#### Text excerpt

= = =

Lately, there has been quite a boom in apartment purchases by small investors, so the same cannot continue for very long. In the future, buyers will be more apartment funds and those buying for their own use. Overall demand will therefore come down somewhat. I don’t believe there is any alarming phenomenon yet, because demand has only somewhat leveled off. Of course, at the same time as supply increases and construction is expensive, trade will inevitably slow down somewhat if one does not want to sell at a loss. It is also interesting that because new apartments are built at very high costs, it also keeps the price of old apartments high. For this reason, too, the trade in old apartments is slower and the number of transactions decreases. Problems only arise when the economy turns downwards and owners have a compelling need to start selling.

Things will balance out over time, if the surrounding economy doesn’t collapse. If it collapses, then the housing market could really start to rumble. Risks have therefore increased.

= = =

#### Extracted material
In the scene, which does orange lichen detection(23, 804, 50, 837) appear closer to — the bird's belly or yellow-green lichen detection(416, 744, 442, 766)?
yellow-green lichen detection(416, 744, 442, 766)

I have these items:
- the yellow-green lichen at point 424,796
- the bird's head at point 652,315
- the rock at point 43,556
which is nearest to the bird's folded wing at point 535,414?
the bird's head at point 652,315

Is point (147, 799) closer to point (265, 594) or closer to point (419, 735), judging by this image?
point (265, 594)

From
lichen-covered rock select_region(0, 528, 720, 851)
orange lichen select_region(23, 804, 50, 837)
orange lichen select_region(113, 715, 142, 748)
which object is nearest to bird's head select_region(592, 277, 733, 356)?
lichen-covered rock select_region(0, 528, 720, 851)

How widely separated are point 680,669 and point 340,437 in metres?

= = =

#### Directions
1. Answer these from the text on the apartment market:
(a) Who does it say the buyers will mostly be in the future?
(b) What keeps the price of old apartments high?
(c) Under what condition could the housing market really start to rumble?
2. Carry on the text on the apartment market from its last sentence.

#### Results
1.
(a) Apartment funds and those buying for their own use.
(b) New apartments being built at very high costs.
(c) If the surrounding economy collapses.

2.
Uncle Masse’s theses for the housing market (feel free to copy, it’s free):

  1. Finland is full of expensive 60-70s apartment buildings crying out for renovation. Mold, leaky pipes, etc.

  2. Renovation is expensive, troublesome, and finding someone to pay for it is difficult.

  3. Lehto to mass-produce cheap but sufficiently high-quality modules in their place. The public and/or municipalities buy them, and people move in.

  4. Old renovation sites are emptied/cleared and then demolished. Period.

Easy and effective. Uncle Masse didn’t know he was an expert in this construction sector until now :slight_smile: Feel free to correct me if something is badly wrong.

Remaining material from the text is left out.